Fri, Jan 14, 2011 | 21:28 GMT
Judge postpones ruling on whether Sony can sue Hotz in California
A federal judge has declined to rule today on whether George Hotz should hand-over his computer gear as part of a lawsuit from Sony, reports Wired.
US District Judge Susan Illston said she was unsure if the lawsuit should be tried in the California courts where Sony filed, and mused whether it should instead be held in Hotz’s home state of New Jersey.
“I’m really worried about the jurisdictional question,” said Illston during the hearing.
Sony’s attorney argued that since Hotz posted the PS3 hack on Twitter and YouTube, the case should be heard in San Francisco as both companies are based in California, not to mention the fact Hotz received donations via California-based PayPal. Hotz’ attorney denies he received any donations for the hack.
Judeg Illston relied that if using Twitter and Facebook was reason enough to hold the case in a San Francisco court, “the entire universe would be subject to my jurisdiction”. Sony’s attorney further argued that according to PlayStation’s terms-of-service agreement, legal disputes are to be settled in federal court in California where Sony Computer Entertainment America headquarters are.
Illston said she would rule at an undisclosed time, as “serious questions have been raised” during the hearing.
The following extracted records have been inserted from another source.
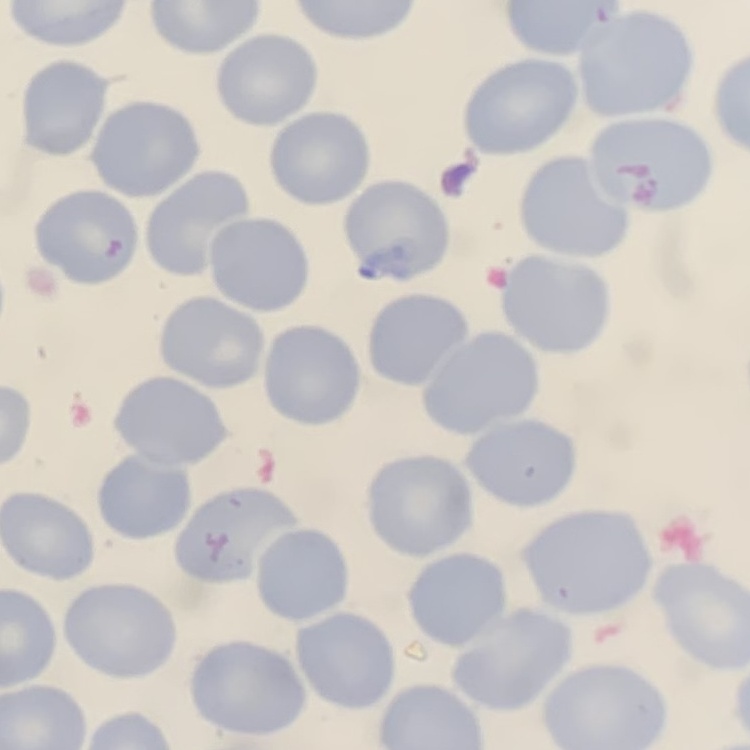
They show no rouleaux formation.

Field's or Giemsa stain. Thin peripheral smear. One tile cut from a larger photomicrograph.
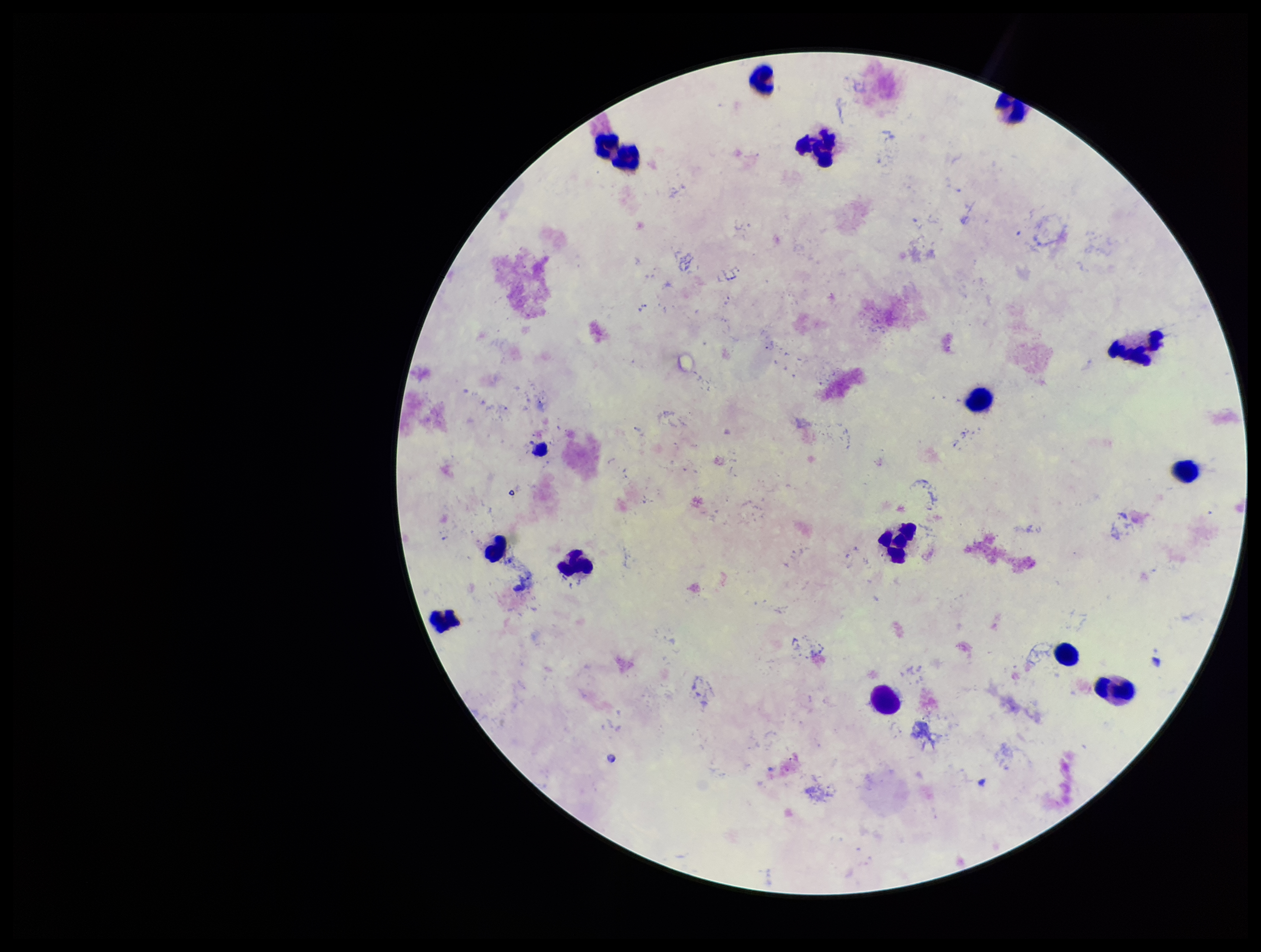
Summary:
  - Species reported for this patient: Plasmodium vivax
  - Stain: Giemsa
  - Preparation: thick
  - Plasmodium parasites: none identified
  - Parasite count: 0
  - Image size: 1261×952 pixels
  - Patient malaria status: infected
  - Leukocyte count: 16
  - Capture: smartphone photograph through the microscope eyepiece
  - Field of view: one from this slide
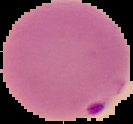

Summary:
  - Preparation: thin blood smear
  - Image type: segmented cell region on a black background
  - Image size: 133×124 pixels
  - Result: malaria parasites detected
State the preparation type.
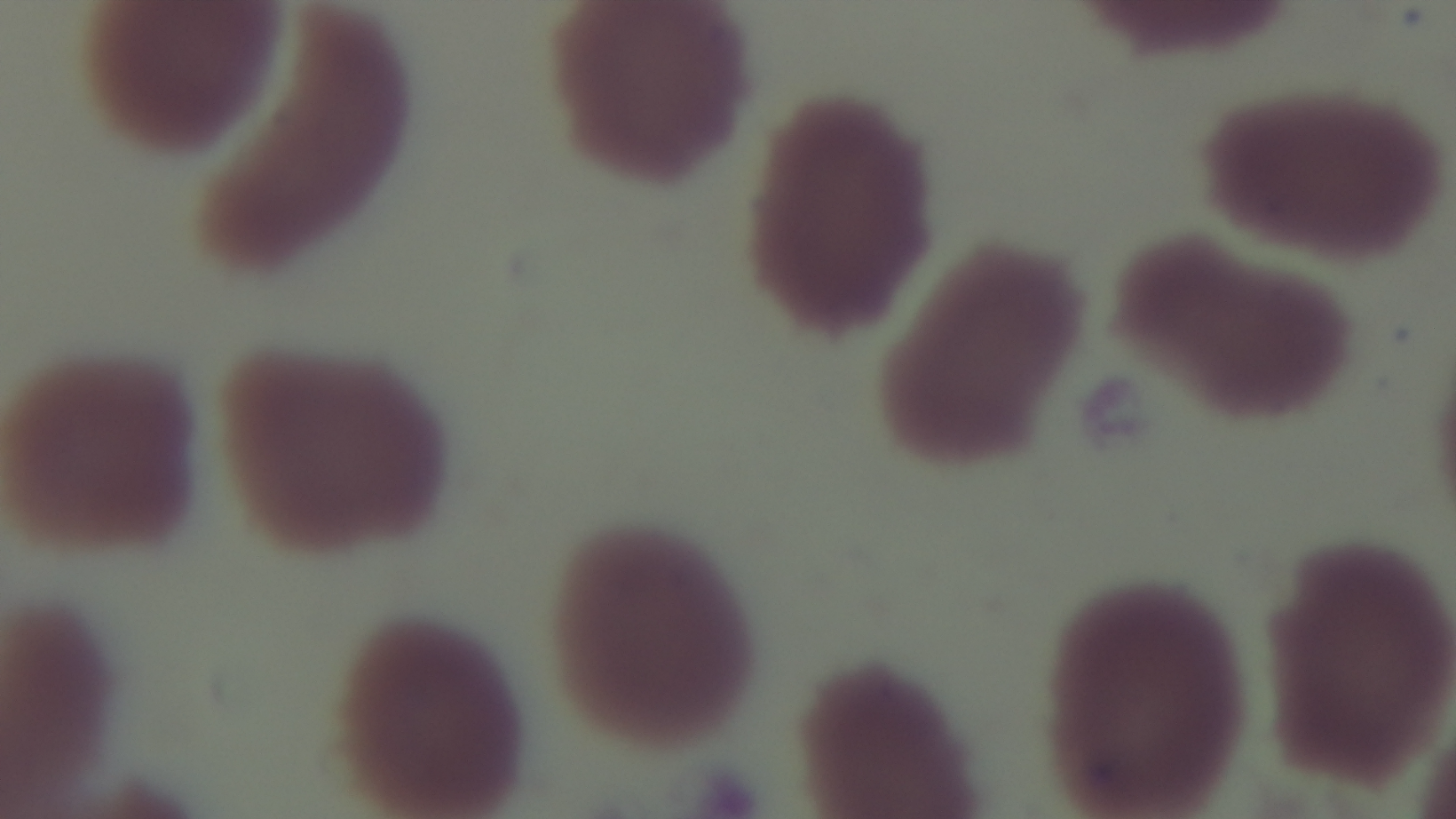
A thin smear.

Summary:
  - Objective: 100x oil immersion
  - Field of view: single
  - Capture: mounted 4K digital camera
  - Malaria status: uninfected
  - Modality: light microscopy
  - Stain: Giemsa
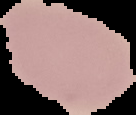
Summary:
  - Image size: 136×115 pixels
  - Image type: segmented cell region with the area outside set to black
  - Preparation: thin blood film
  - Malaria status: uninfected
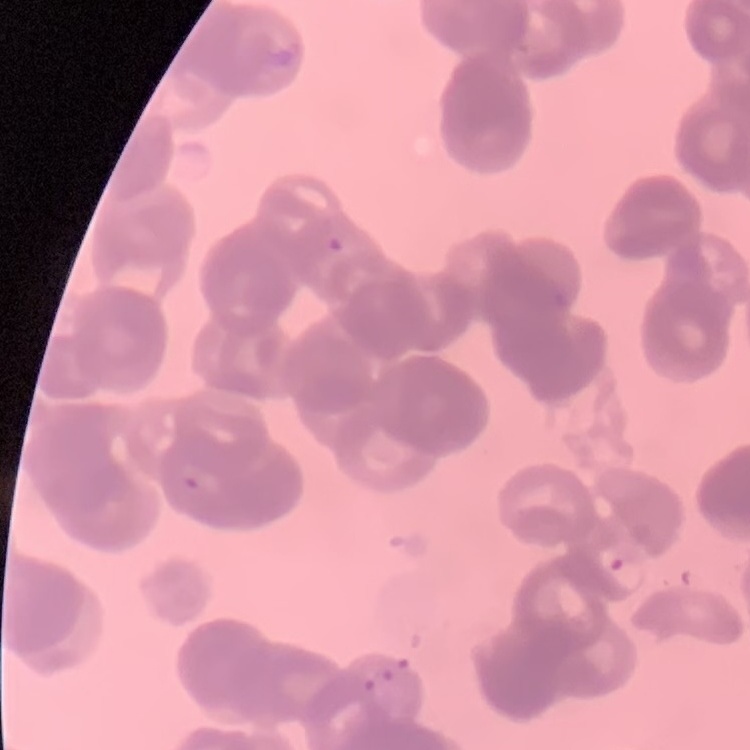
Summary:
  - Erythrocyte morphology: rouleaux formation
  - Image type: square crop of a larger photomicrograph
  - Preparation: thin blood smear
  - Stain: Field's or Giemsa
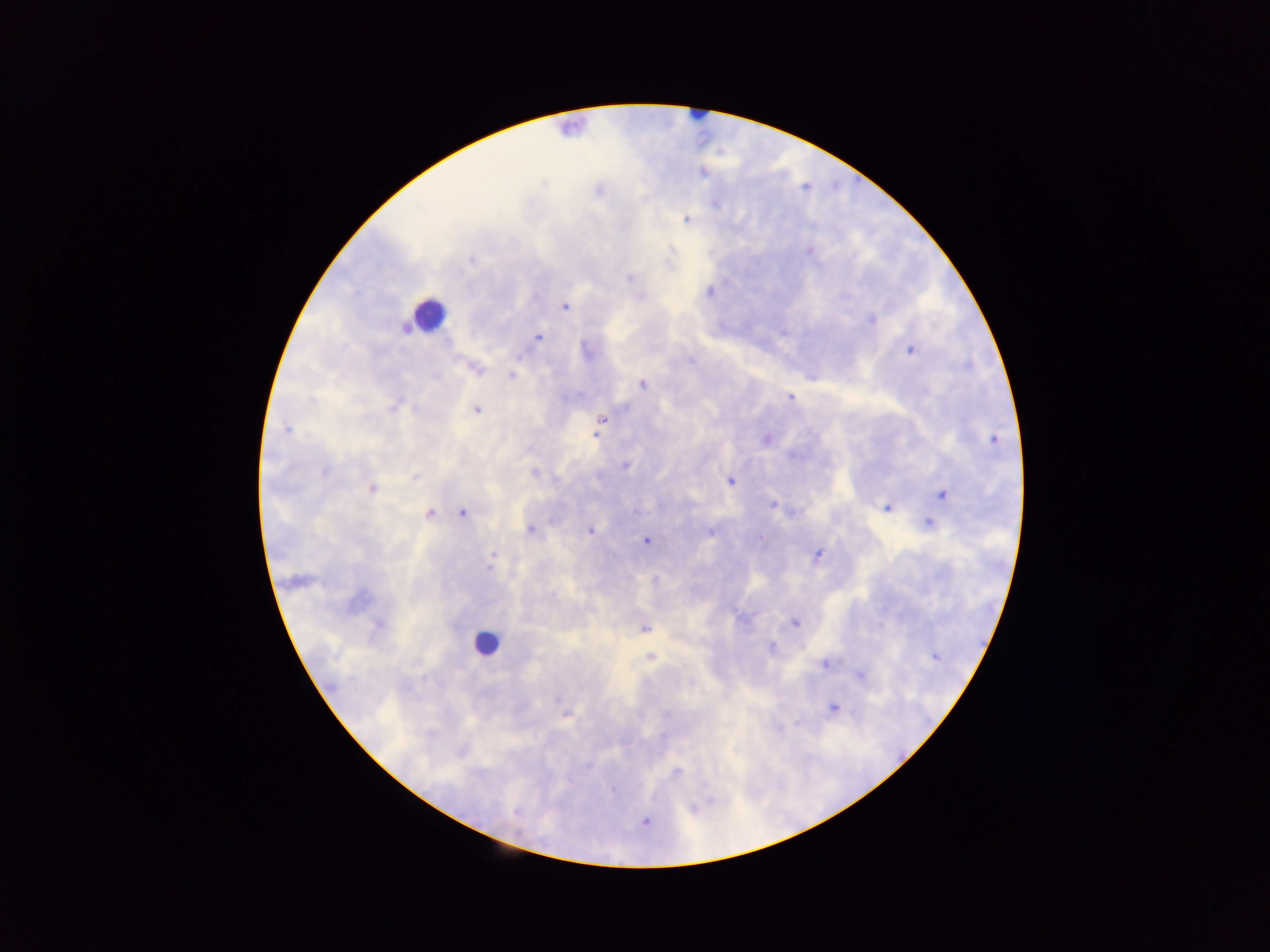

Approximate centers as (x, y) in pixels.
Summary:
  - Leukocyte locations: (428, 312), (486, 643)
  - Malaria parasite locations: (702, 173), (598, 192), (687, 220), (472, 260), (629, 277), (710, 291), (565, 306), (871, 320), (537, 336), (586, 350), (909, 350), (519, 355), (476, 369), (511, 375), (642, 384), (791, 397), (312, 402), (394, 407), (476, 409), (601, 420), (286, 429), (766, 439), (995, 440), (625, 466), (325, 471), (534, 473), (415, 477), (597, 478), (731, 481), (371, 490), (941, 495), (773, 505), (887, 508), (636, 511), (462, 513), (429, 514), (929, 524), (530, 530), (590, 531), (709, 532), (760, 538), (646, 541), (493, 556), (817, 556), (490, 562), (742, 619), (795, 622), (378, 624), (645, 628), (772, 647), (649, 656), (935, 656), (824, 664), (860, 675), (690, 683), (833, 708), (566, 715), (587, 766), (676, 771), (613, 791), (709, 802), (692, 808), (515, 812), (645, 823)
  - Field of view: single
  - Country: Ghana
  - Capture: mobile-phone photograph through a microscope
  - Image size: 1270×952 pixels
  - Preparation: thick blood smear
Identify the parasite.
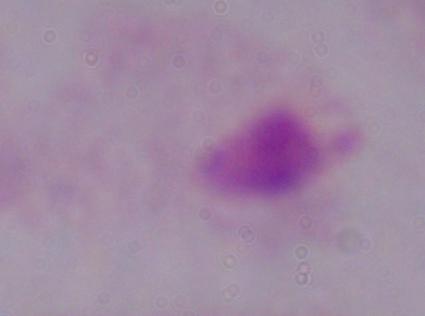

A trichomonad.

magnification: 1000x
modality: micrograph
An email to Wired from Hotz regarding the case states: “I am a firm believer in digital rights. I would expect a company that prides itself on intellectual property to be well versed in the provisions of the law, so I am disappointed in Sony’s current action. I have spoken with legal counsel and I feel comfortable that Sony’s action against me doesn’t have any basis.”
Hotz is comparing hacking into PS3 the same as “hacking or jailbreaking an iPhone so it will run apps not authorized by Apple”, which is neither a civil nor criminal offense, according to the US Copyright Office.
Yesterday, fail0verflow, which is also being sued by Sony had this to say on the matter: “Our exclusive goal was, is, and always has been to get OtherOS back”, adding that it does not, and has never, “condoned, supported, approved of, or encouraged videogame piracy.”
Look for this to continue for quite some time, and get rather ugly.